**Excerpted text:**
◇ ◇ ◇ ◇ ◇ ◇ ◇

The research by the Council concluded on September 28, 1985 when Governor Deukmejian signed the bill, authored by State Senator John Garamendi, which created the California State Summer School for the Arts. The first session was held in the summer of 1987.

The program would prove to be highly successful. By September 1990, Governor Deukmejian signed follow-up legislation to make it a permanent program of the state. By 1992, Governor Pete Wilson signed legislation to enable the program to accept a limited number of students from outside California, thereby making it a national program.

===Program name===
“InnerSpark” is an alternate name for CSSSA, which originated from the program itself. Students use both "InnerSpark" and "CSSSA" interchangeably. In 2010, the original name CSSSA (California State Summer School for the Arts) was reinstated as the official name for the program and is commonly used today.

◇ ◇ ◇ ◇ ◇ ◇ ◇

**Supplied information:**
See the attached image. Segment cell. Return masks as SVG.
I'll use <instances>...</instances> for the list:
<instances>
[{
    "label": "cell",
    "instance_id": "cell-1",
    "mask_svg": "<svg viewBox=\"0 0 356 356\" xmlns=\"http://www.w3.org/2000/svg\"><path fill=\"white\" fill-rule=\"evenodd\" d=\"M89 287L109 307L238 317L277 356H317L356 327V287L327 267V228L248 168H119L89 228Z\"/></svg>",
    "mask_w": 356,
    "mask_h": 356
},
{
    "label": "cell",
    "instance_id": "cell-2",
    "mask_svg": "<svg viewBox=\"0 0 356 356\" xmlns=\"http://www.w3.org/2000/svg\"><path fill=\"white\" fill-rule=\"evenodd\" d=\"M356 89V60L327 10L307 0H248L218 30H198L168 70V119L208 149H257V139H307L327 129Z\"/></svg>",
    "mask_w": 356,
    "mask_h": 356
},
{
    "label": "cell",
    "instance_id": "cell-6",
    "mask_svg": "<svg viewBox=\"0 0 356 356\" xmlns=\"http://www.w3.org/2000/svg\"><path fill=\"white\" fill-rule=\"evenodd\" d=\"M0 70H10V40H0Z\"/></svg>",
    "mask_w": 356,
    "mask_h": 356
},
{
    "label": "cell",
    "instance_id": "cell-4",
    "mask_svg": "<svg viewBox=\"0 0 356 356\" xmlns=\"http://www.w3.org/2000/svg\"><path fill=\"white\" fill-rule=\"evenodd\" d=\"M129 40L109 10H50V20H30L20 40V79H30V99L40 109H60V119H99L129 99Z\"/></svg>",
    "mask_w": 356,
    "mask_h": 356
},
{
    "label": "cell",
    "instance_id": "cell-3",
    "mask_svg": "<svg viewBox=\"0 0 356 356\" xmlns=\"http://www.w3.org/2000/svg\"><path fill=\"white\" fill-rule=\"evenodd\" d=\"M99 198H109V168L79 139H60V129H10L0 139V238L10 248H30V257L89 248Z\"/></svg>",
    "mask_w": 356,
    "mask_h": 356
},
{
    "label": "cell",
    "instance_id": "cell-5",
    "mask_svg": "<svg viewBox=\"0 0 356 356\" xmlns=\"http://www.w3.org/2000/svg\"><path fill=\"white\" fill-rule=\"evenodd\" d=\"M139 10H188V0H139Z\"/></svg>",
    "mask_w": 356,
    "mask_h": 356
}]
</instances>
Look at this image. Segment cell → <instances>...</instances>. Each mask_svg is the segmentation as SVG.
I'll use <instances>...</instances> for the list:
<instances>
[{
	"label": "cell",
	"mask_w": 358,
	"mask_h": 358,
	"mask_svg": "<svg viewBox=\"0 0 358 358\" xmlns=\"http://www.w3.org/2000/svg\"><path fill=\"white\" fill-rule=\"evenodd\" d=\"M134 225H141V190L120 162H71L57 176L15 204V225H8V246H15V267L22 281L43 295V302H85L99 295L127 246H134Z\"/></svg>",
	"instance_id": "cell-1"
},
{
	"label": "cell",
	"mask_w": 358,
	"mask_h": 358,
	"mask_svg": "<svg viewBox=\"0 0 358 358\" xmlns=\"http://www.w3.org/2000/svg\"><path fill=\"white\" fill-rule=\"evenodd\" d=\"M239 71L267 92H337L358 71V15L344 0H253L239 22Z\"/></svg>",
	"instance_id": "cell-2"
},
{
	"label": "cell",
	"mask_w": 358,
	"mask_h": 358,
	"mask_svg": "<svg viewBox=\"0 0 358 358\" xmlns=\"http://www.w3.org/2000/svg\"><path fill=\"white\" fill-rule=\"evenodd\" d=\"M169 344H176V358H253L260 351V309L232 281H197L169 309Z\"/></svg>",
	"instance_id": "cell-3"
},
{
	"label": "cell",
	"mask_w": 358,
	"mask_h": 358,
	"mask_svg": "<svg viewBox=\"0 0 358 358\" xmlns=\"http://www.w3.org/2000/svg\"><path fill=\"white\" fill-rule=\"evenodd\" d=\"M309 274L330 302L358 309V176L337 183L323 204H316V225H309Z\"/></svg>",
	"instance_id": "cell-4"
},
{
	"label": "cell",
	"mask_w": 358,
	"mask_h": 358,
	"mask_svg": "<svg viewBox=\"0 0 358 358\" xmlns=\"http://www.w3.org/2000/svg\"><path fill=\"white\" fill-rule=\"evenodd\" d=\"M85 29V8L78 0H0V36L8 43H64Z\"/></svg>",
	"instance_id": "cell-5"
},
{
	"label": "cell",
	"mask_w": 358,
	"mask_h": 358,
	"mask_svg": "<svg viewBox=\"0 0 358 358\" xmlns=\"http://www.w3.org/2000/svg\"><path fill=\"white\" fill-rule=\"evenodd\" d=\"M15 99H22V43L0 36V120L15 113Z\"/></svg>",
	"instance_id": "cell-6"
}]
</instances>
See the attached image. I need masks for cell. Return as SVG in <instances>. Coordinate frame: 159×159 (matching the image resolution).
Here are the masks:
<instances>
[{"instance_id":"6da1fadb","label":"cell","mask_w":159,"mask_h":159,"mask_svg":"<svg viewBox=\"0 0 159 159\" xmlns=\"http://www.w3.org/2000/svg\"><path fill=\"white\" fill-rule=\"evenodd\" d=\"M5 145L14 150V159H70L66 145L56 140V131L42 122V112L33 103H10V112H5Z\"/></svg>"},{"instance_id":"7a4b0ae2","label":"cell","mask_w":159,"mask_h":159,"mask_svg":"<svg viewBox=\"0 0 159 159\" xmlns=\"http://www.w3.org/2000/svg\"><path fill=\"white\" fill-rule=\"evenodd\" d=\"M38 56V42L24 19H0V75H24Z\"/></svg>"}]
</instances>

◇ ◇ ◇ ◇ ◇ ◇ ◇

**Tasks to complete:**
a) In the CSSSA text, rewrite the paragraph beginning "The program would prove" as a short list that keeps its main facts.
b) Write the next paragraph of the CSSSA text, picking up after its last sentence.

**Exercise answers:**
a)
- The program proved highly successful.
- In September 1990, Governor Deukmejian signed legislation making it a permanent state program.
- In 1992, Governor Pete Wilson signed legislation allowing it to accept a limited number of students from outside California, which made it a national program.

b)
==Student life==
CSSSA students stay in separate male and female dormitories of Chouinard Hall at the California Institute of the Arts. Each student shares a room with two to three roommates, and has two to three suitemates in an adjoining room, with whom they share a bathroom. The CalArts campus has spacious lawns with shade trees, open fields and large hillside areas, providing room for informal team sports and relaxation. Due to the extreme summer heat, these facilities are vital for CSSSA students.

===Identification Cards===
Student pictures are taken during the first two days at CSSSA for I.D. cards, which must be worn at all times. Students use the I.D. card for authorization, food service in the cafeteria, recreation equipment, access into the library and supervised study and work areas.

===Daily Newsletters===
The Purple Blurrrb is a newsletter informing students of daily performances and other program-related events, which can be picked up by students in the cafeteria each morning. The name "Purple Blurrrb" originated at the first summer school in 1987, when it was printed on an old Ditto machine. The program now prints the newsletter on purple paper.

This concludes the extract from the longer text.